▶ **The problem**
Copy out the records below word for word, omitting the pictures.

Spatial reasoning data based on images

################

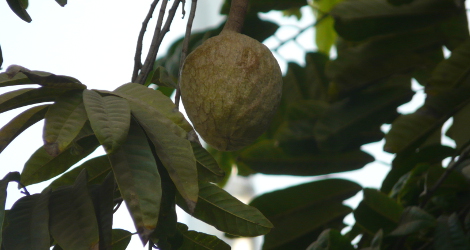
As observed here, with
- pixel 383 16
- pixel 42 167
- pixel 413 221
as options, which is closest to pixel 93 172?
pixel 42 167

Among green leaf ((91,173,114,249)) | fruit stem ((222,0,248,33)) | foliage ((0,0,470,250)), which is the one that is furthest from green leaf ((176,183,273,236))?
fruit stem ((222,0,248,33))

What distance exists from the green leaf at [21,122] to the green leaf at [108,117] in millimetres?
71

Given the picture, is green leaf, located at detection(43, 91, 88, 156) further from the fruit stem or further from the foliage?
the fruit stem

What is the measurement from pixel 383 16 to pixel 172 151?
1.02m

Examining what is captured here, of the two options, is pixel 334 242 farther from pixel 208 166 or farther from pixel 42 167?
pixel 42 167

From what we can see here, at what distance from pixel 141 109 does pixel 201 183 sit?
0.61 ft

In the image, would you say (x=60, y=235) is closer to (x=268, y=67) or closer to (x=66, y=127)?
(x=66, y=127)

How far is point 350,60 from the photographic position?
1416 mm

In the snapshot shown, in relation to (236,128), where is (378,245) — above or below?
below

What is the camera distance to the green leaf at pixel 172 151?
0.52m

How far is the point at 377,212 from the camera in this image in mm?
1107

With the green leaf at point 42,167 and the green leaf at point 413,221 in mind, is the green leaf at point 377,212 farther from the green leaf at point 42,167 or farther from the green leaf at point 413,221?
the green leaf at point 42,167

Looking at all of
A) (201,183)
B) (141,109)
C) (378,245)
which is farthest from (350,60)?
(141,109)

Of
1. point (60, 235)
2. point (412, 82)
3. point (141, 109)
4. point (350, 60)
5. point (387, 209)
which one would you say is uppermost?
point (141, 109)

################

▶ **Task response**
As observed here, with
- pixel 383 16
- pixel 42 167
- pixel 413 221
as options, which is closest to pixel 93 172?
pixel 42 167

Among green leaf ((91,173,114,249)) | fruit stem ((222,0,248,33)) | foliage ((0,0,470,250)), which is the one that is furthest from green leaf ((176,183,273,236))?
fruit stem ((222,0,248,33))

What distance exists from the green leaf at [21,122] to the green leaf at [108,117] in millimetres?
71

Given the picture, is green leaf, located at detection(43, 91, 88, 156) further from the fruit stem or further from the foliage?
the fruit stem

What is the measurement from pixel 383 16 to pixel 172 151?
1.02m

Examining what is captured here, of the two options, is pixel 334 242 farther from pixel 208 166 or farther from pixel 42 167?
pixel 42 167

From what we can see here, at what distance from pixel 141 109 does pixel 201 183 sit?
0.61 ft

In the image, would you say (x=60, y=235) is closer to (x=268, y=67) or closer to (x=66, y=127)?
(x=66, y=127)

How far is point 350,60 from the photographic position?
1416 mm

In the snapshot shown, in relation to (236,128), where is (378,245) — above or below?
below

What is the camera distance to the green leaf at pixel 172 151?
0.52m

How far is the point at 377,212 from the camera in this image in mm?
1107

With the green leaf at point 42,167 and the green leaf at point 413,221 in mind, is the green leaf at point 377,212 farther from the green leaf at point 42,167 or farther from the green leaf at point 413,221?
the green leaf at point 42,167

Looking at all of
A) (201,183)
B) (141,109)
C) (378,245)
which is farthest from (350,60)?
(141,109)

Of
1. point (60, 235)
2. point (412, 82)
3. point (141, 109)
4. point (350, 60)
5. point (387, 209)
which one would you say is uppermost?
point (141, 109)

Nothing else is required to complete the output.